Thursday, March 29, 2018

If I Could Only See


The steering wheel shimmies under my hands as I join the pre-dawn stream of traffic heading down the Swan Road toward the city. I have to pull off as a luxury SUV nearly rams me from behind. I get a flying bird for being a responsible driver who realizes he has a tire rapidly going flat. I get out to examine the situation on the traffic side of the vehicle. Cars whiz by, fifteen, twenty miles over the speed limit. I see a bolt jammed into the tire and hear the hiss of air escaping. I am not going to be able to drive anywhere on this and will have to change my plans for the morning.
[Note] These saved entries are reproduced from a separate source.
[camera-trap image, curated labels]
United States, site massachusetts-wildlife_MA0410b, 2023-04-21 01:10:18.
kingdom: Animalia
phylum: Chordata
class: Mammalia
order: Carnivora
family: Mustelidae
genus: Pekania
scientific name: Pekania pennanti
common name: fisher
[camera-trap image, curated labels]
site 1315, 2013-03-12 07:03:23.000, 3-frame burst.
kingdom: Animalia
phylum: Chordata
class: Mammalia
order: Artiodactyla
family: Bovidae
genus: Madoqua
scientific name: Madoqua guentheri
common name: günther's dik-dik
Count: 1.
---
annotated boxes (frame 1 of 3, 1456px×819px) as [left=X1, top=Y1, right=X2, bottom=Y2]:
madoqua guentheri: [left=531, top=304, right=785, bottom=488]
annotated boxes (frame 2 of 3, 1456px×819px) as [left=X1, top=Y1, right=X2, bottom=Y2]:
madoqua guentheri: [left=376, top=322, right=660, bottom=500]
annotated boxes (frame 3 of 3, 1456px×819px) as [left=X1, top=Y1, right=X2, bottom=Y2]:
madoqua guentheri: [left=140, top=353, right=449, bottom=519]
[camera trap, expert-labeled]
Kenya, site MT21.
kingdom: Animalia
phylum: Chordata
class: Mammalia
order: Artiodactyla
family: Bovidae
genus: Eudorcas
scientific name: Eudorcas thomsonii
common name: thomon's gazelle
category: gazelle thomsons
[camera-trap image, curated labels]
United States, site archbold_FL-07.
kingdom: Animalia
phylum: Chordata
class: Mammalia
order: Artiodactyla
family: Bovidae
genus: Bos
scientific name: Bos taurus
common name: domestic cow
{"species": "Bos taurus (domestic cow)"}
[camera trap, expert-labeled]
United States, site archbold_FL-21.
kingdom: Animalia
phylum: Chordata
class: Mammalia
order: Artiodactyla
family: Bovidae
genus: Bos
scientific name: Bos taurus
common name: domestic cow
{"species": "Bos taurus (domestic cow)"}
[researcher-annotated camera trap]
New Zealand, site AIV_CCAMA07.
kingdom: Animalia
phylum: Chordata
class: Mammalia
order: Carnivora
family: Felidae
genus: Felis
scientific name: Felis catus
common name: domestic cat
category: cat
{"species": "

Email students, call for a tire appointment, re-schedule conferences. Check. Check. The day is painfully lovely, cool, and young. Anything is possible, I believe. But what I see is postponement, extra work, cramped make-up and hair-pulling, hurried catch-up. Breathe. Breathe. It's OK, I say. Even this moment, the one that falls far short of what I had hoped for, is a chance, an opportunity to delight in early morning, a morning that hangs there waiting, un-made, ready for what it is I will imagine of it. It sits there like a present wrapped in sunlight. I touch it and look for a way to open it, open to it. I have the tools I need and spin the crank that lowers the spare, the one that has been there for years, waiting.